* [LIST OF TASKS]:
[a] Using the lumber statistics summary, decide whether each statement agrees with it: (i) Canadian lumber production reached its peak in March 2017. (ii) The dataset spans 20 Canadian regions. (iii) Several statistical outliers turned up across the categories. Answer yes or no for each, quoting the words that settle it.
[b] According to the lumber statistics summary, what share of the valid records report a value of zero?

* [DOCUMENT TEXT]:

AI Analysis: Lumber production, shipments, and stocks by species, monthly

Category: environment

Executive Summary

Statistics Canada's monthly lumber dataset (Table 16100017) covers 144 months of production, shipments, and stocks across 15 Canadian regions and 27 product categories from January 2014 to December 2025, totalling 51,240 rows and 405 unique data series. Canadian total softwood and hardwood production peaked at 6,062.6 thousand cubic metres in March 2017 but has since declined sharply, with December 2025 output of 2,905.2 thousand cubic metres sitting roughly 52% below that peak and well under the long-run monthly average of 4,779.6 thousand cubic metres. Despite this production decline, the data is remarkably stable and consistent, with only one statistical outlier detected across all categories over the full 12-year period.

Key Findings

  • Canadian lumber production peaked at 6,062.6 thousand cubic metres in March 2017 and has fallen approximately 52% to 2,905.2 thousand cubic metres by December 2025, well below the 12-year monthly average of 4,779.6 thousand cubic metres.
  • The dataset is strongly right-skewed: the median value is just 15.2 thousand cubic metres versus a mean of 479.5, with 25% of all 33,736 valid records reporting a value of zero, reflecting many inactive regional or species combinations.

* [DATASET CONTENT]:
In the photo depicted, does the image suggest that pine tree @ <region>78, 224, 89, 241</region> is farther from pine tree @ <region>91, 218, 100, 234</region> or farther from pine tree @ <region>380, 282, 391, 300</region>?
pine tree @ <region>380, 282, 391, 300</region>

* [RESULTS IN ORDER]:
[a]
(i) Yes: "peaked at 6,062.6 thousand cubic metres in March 2017"
(ii) No: "across 15 Canadian regions"
(iii) No: "only one statistical outlier detected across all categories"

[b] 25% of the 33,736 valid records report a value of zero.